El odio probablemente continuará
EXPRESO preguntaba ayer en su portada “¿Se acabará el odio?”, refiriéndose a lo que pudiese venir después de la muerte del exmandatario Alberto Fujimori, ocurrida, por esas cosas del destino, un día antes de conmemorarse treinta y dos años de la captura del despiadado exterminador Abimael Guzmán. Este escriba lamenta que la historia del Perú seguirá siendo escrita por una cofradía de marxistas. Hablamos de resentidos sociales, que se han apoderado de nuestra literatura, provistos de un enfermizo aborrecimiento a quienes no idolatran a los matarifes totalitarios de las izquierdas, a quienes jubilosamente ellos llaman mártires. Empezando por el asesino en serie Abimael Guzmán, cuyos fanáticos seguidores impedirán –de por vida– ese perdón que clama la mayoría de peruanos. Los rojos lo evitarán siempre, como táctica sociopolítica para seguir avanzando hacia la conquista del poder absoluto que caracteriza a esos intolerantes revolucionarios.
Es evidente que, durante estos veintidós años de equivocado posterrorismo que vive el país, porque, sin la menor duda, tanto política como económicamente, Sendero Luminoso no solo está presente en el Vraem (zona liberada a la cual el Estado no tiene acceso; y desde donde Sendero abastece a sus huestes de infinitos millones de dólares, producto del narcotráfico), sino que la izquierda permanece consolidándose, particularmente al interior del Estado, tras la amañada elección que vivimos en el año 2021, dirigida por un sujeto comunista, abogado de terroristas, quien le regaló la presidencia del Perú a un profesor ágrafo (parece ser un oxímoron, pero es realidad en este país de desconcertadas gentes) afiliado al Movadef, brazo político de Sendero Luminoso.
En consecuencia, queda claro que esta lacra terrorista continúa avanzando, por ahora, rampando fundamentalmente al interior de la arena política.

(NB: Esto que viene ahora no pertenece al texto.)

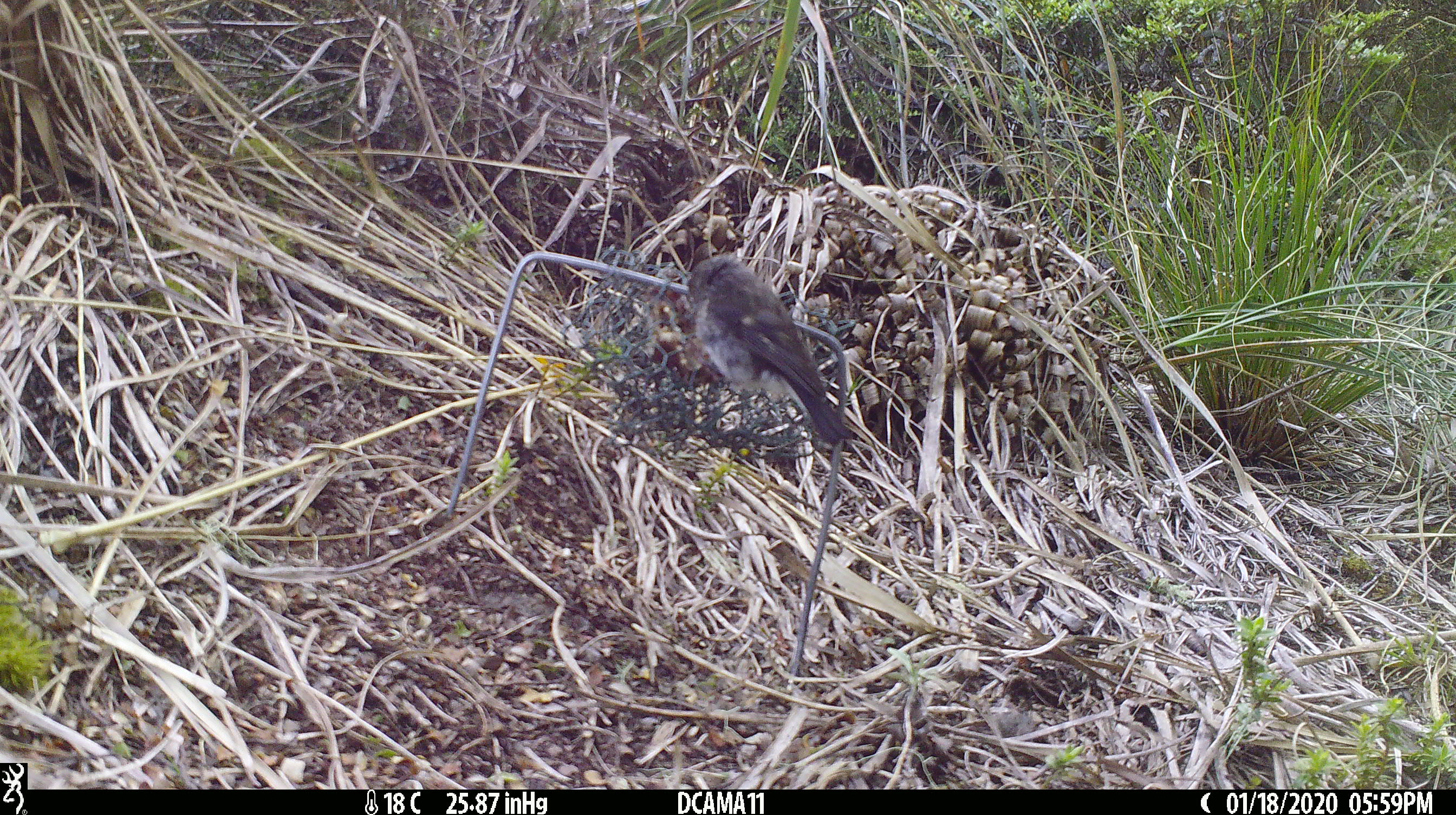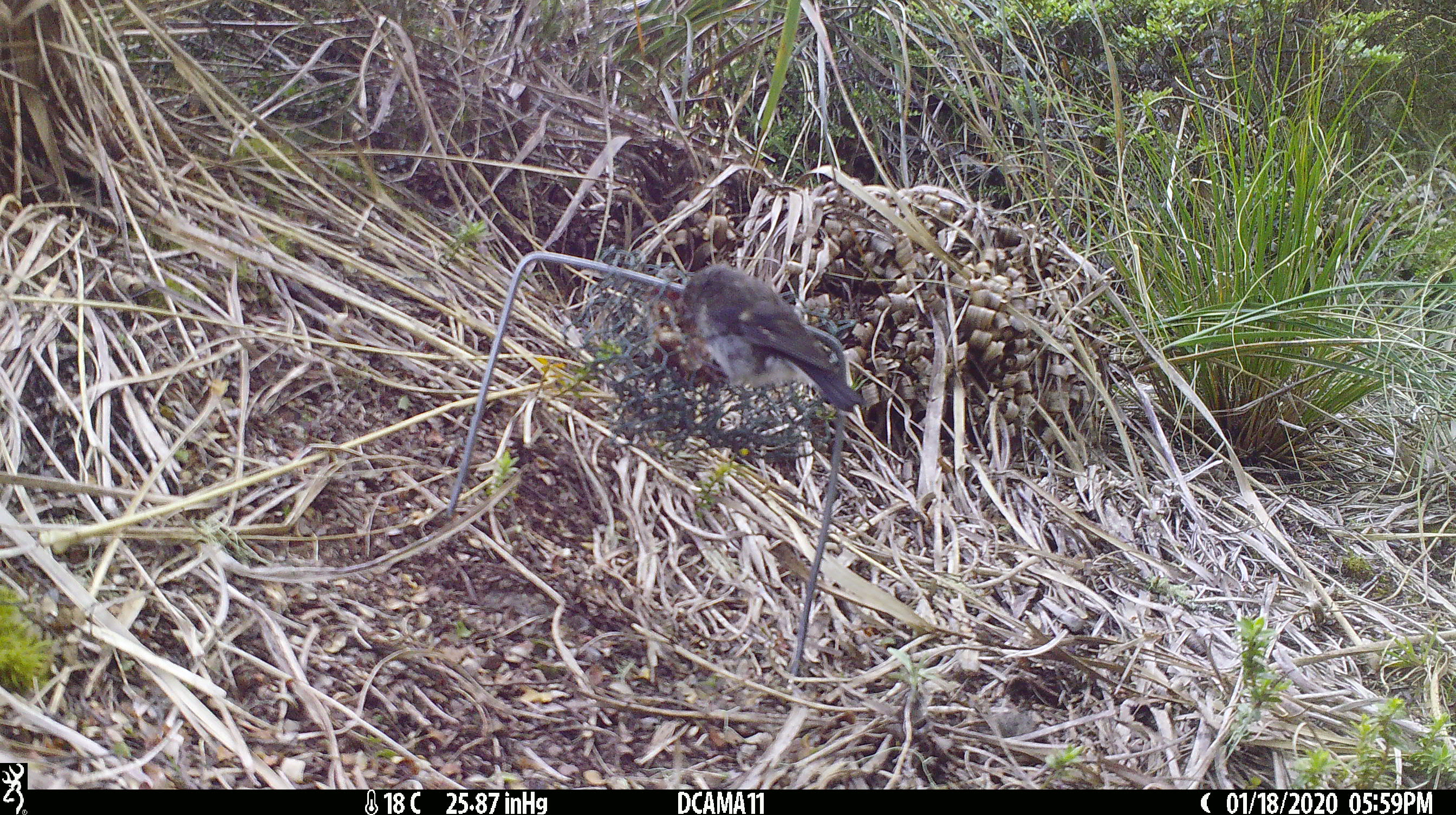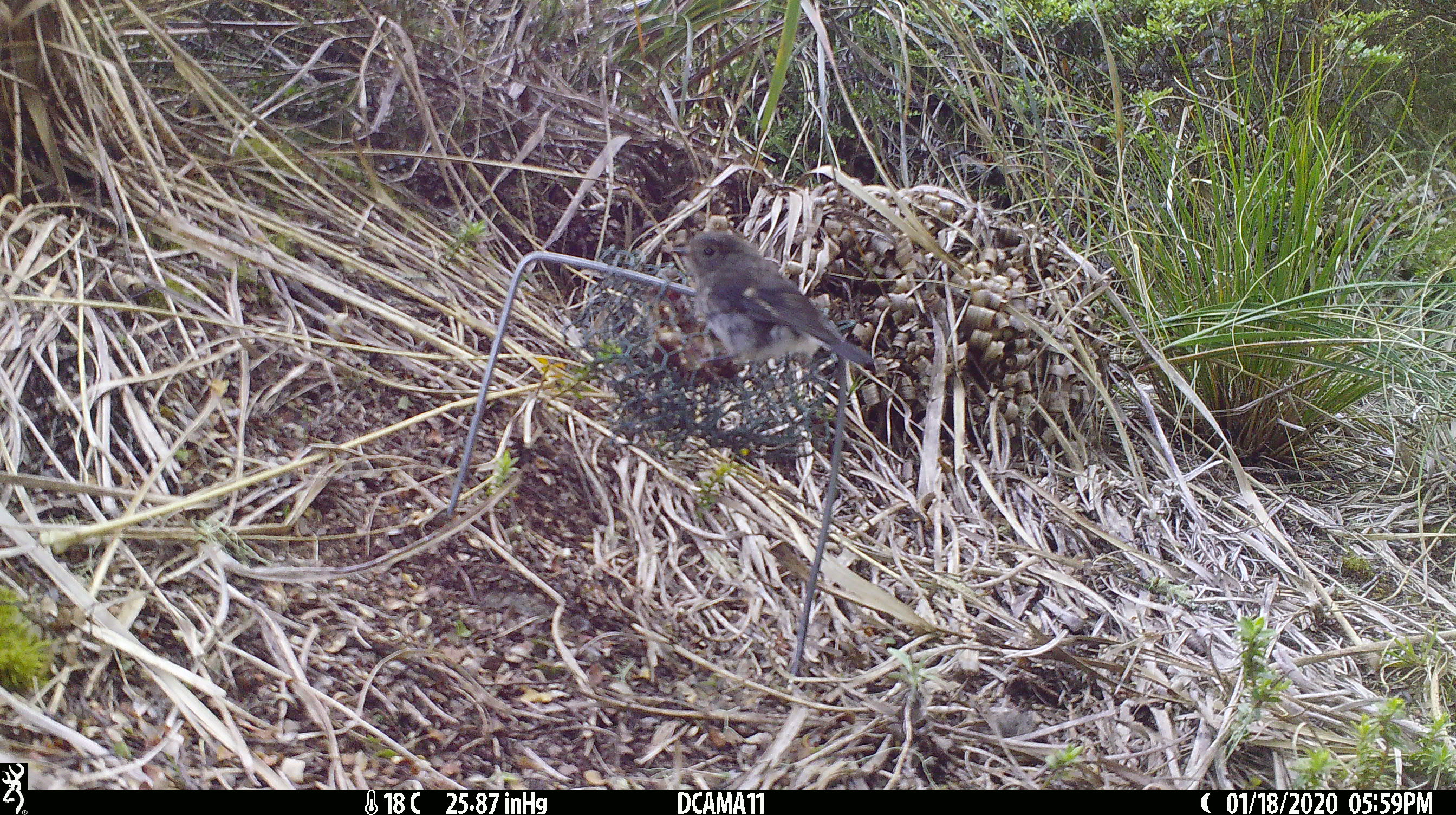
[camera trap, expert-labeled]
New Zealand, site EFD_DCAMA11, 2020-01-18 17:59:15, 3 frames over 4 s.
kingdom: Animalia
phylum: Chordata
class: Aves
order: Passeriformes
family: Petroicidae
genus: Petroica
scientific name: Petroica macrocephala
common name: tomtit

Como todo auténtico líder, Fujimori despertaba pasiones a favor o en contra suya. Deja, asimismo, lo que pudiese ser el único partido político organizado del país; además de una pléyade de partidarios, hombres y mujeres –principalmente mayores– a quienes ayer se vio sumidos entre la pena y el llanto; cosa que –exceptuando al partido Aprista– jamás ocurre con las demás, si pudiera denominárseles, cofradías políticas tan venidas a menos en este país.
Por lo demás, Fujimori estabilizó la quebrada economía nacional y aseguró su permanencia a futuro, tras promover que el Congreso debata, modifique y promulgue la sólida Constitución de 1993; pese a los desastrosos gobernantes que ha tenido el Perú desde que Ollanta Humala asumió la jefatura del Estado, seguido por Pedro Pablo Kuczynski, Vizcarra, Sagasti, Castillo y Boluarte. Fujimori deja, pues, un controvertido legado político y social, sumado a un severo rechazo de sus opositores en la izquierda: su figura política ha consolidado tanto admiración como rechazo, dividiendo al Perú entre fujimoristas –los partidos que no son de izquierda– y antifujimoristas, el resto de grupos políticos de izquierda.
Difícil tarea para la derecha dejará la ausencia permanente de Alberto Fujimori y sus millones de simpatizantes. Lamentablemente, sus herederos no pudieron dar la talla que demandaba estructurar un liderazgo como aquel deslumbrante activo político que ha dejado la desaparición de su padre.